Blood pressure is the blood pressure on the blood vessel walls. It is one of our primary vital signs and one of the most frequently controlled factors in all kinds of medical check-ups, triage before hospital admission, etc., and is a particularly informative parameter of a patient’s overall situation. Blood pressure differs widely from person to person, is subject to circadian rhythms, and is influenced by stress, dietary variables, consumption of medication, and illness. It is a metric that is widely accepted and from a clinical point of perspective is crucial. Furthermore, high blood pressure raises the danger of heart attack and stroke, while reduced blood pressure is considered favourable.

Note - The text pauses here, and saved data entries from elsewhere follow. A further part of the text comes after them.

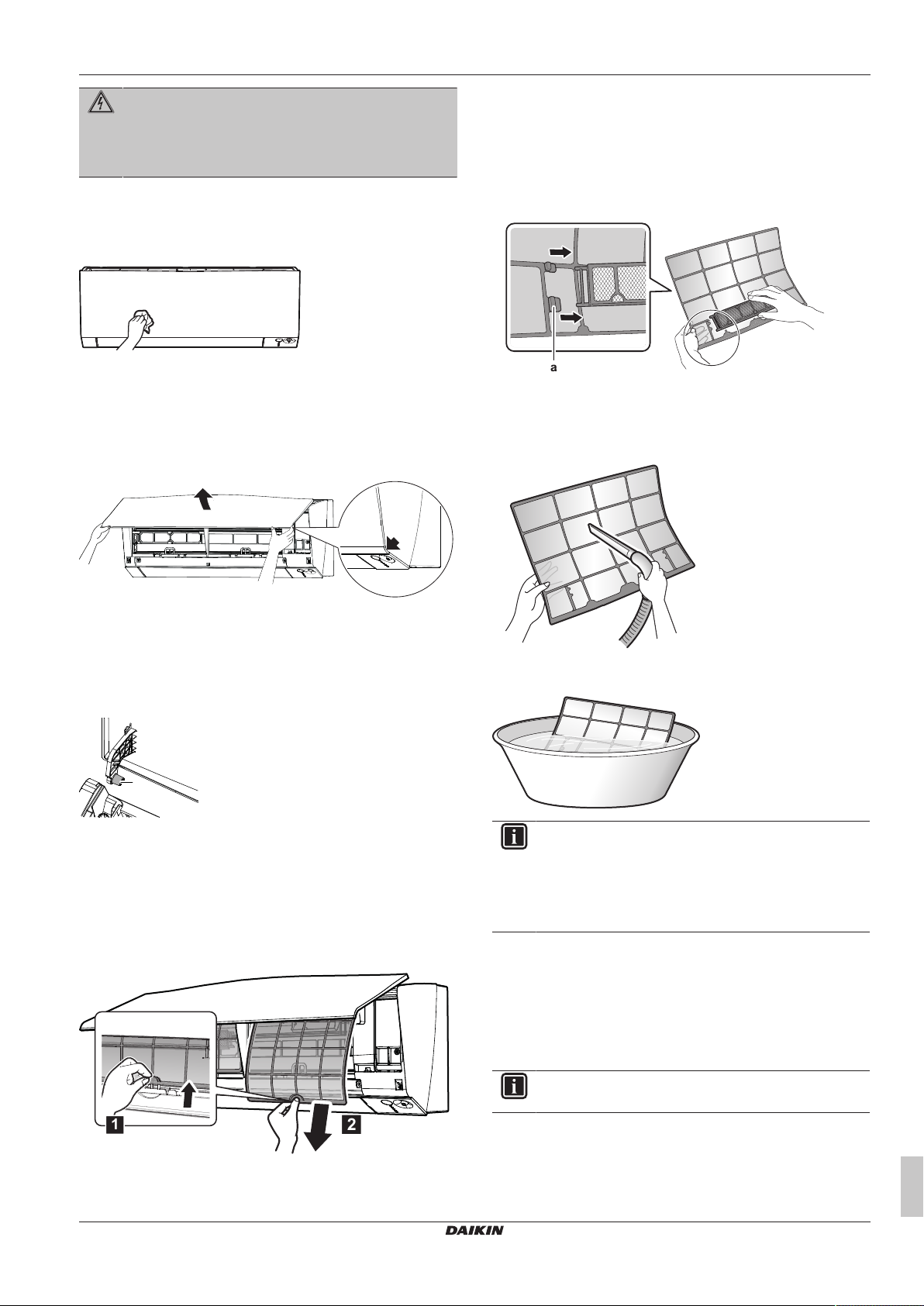 a

1

2

DAIKIN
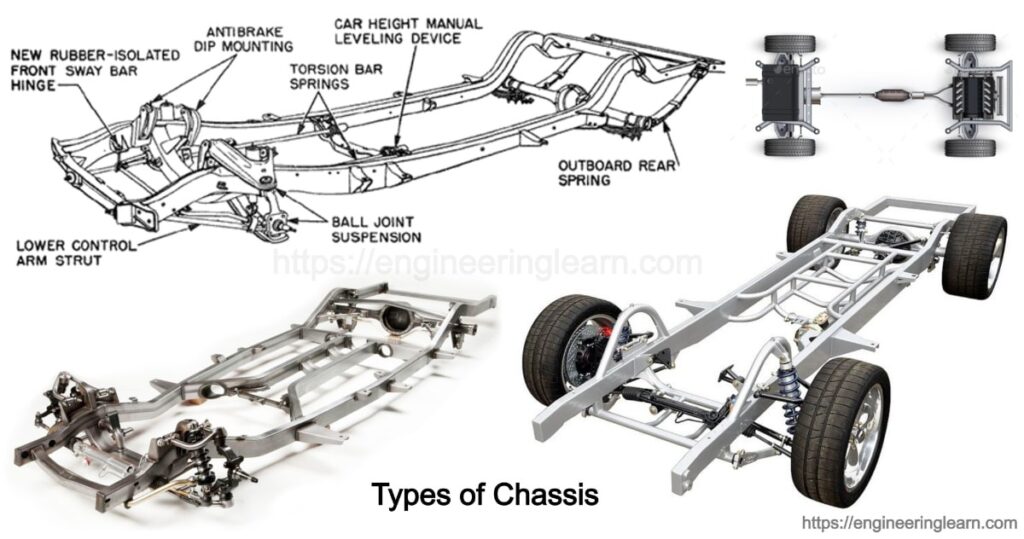 NEW RUBBER-ISOLATED FRONT SWAY BAR HINGE

ANTIBRAKE DIP MOUNTING

CAR HEIGHT MANUAL LEVELING DEVICE

TORSION BAR SPRINGS

OUTBOARD REAR SPRING

BALL JOINT SUSPENSION

LOWER CONTROL ARM STRUT

https://engineeringlearn.com

Types of Chassis

https://engineeringlearn.com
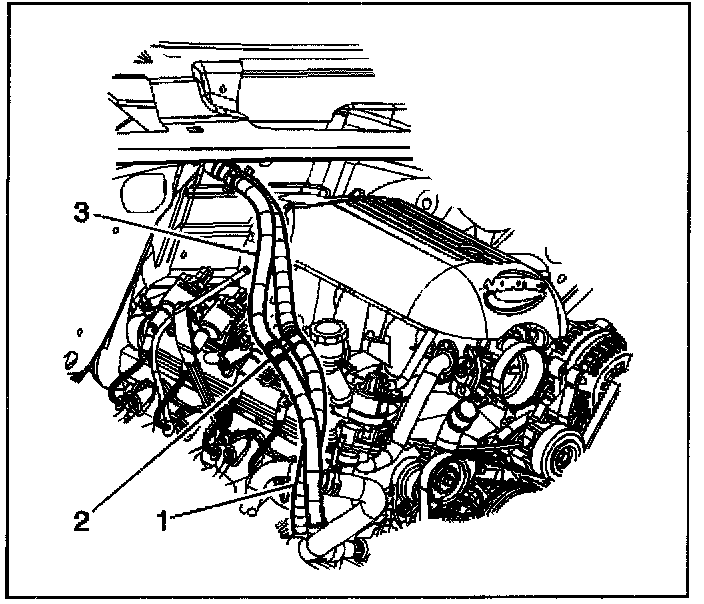 3

2

1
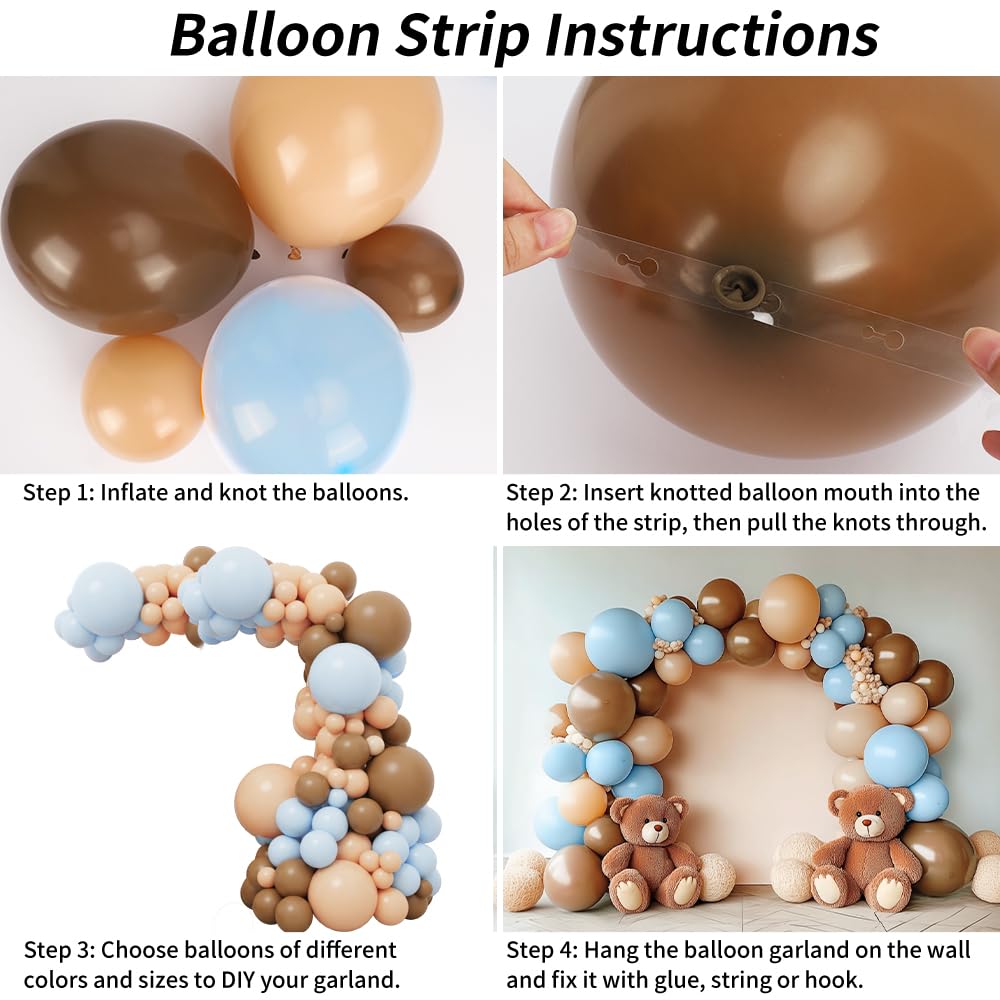 Balloon Strip Instructions

Step 1: Inflate and knot the balloons.

Step 2: Insert knotted balloon mouth into the holes of the strip, then pull the knots through.

Step 3: Choose balloons of different colors and sizes to DIY your garland.

Step 4: Hang the balloon garland on the wall and fix it with glue, string or hook.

The main component in the shift to preventive health technologies, precise and continuous blood pressure surveillance is commonly seen as a basic parameter in terms of health surveillance. It is helpful to know a patient’s heart rate at a moment when more and more individuals are using wearables such as the Apple Watch, which provide constant monitoring through photoplethysmography or even a fairly secure electrocardiogram, but it is more essential to be prepared to mix this data with other parameters. The parameter they all claim is most helpful for diagnoses, apart from heart rhythm, is blood pressure, talking to cardiologists.

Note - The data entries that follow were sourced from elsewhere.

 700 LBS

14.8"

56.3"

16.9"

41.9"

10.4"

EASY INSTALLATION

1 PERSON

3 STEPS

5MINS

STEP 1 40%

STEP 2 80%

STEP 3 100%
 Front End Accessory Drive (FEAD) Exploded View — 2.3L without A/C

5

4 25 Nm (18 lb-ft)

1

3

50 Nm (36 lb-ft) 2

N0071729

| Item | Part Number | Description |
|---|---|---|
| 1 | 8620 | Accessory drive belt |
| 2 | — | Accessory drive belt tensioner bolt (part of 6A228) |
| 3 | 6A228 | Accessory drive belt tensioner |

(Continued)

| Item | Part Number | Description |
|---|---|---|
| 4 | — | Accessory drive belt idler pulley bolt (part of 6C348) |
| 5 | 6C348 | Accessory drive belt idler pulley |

Now, a team of University of Toronto scientists have developed a manner to correctly evaluate blood stress using a smartphone camera and a selfie-like operation. The test is performed by transdermal optical scanning: the light produced by the smartphone camera bounces at distinct rates off the proteins close the skin surface, enabling for a minimal assessment of modifications in haemoglobin, which offers precise identification of blood pressure with a battery of 900 pictures made in 30 seconds.
Whether the method works for all skin types is not yet evident, which is essential considering the greater incidence of high blood pressure and related mortality in black people, but the concept has capacity, without a doubt, because it is not hard to devote thirty seconds a day to get one’s blood pressure and could assist identify countless health issues soon. Moreover, regardless of whether something is identified or not, the gathered data could supply countless research if distributed and add to the development of medical science as a whole.
Wearables of different kinds that record our vital parameters, beds that control our sleep, easy but accurate analytics that substitute controls that we used to perform once a year or less, and artificial intelligence to process all these information are just some of the components that will radically change healthcare in the years to come, depending on a proactive strategy rather than sleeping until we get ill. To see a real change in the mentality of health professionals, this sort of development and its opportunities, both for research and medical exercise, must be implemented into university programs as quickly as feasible.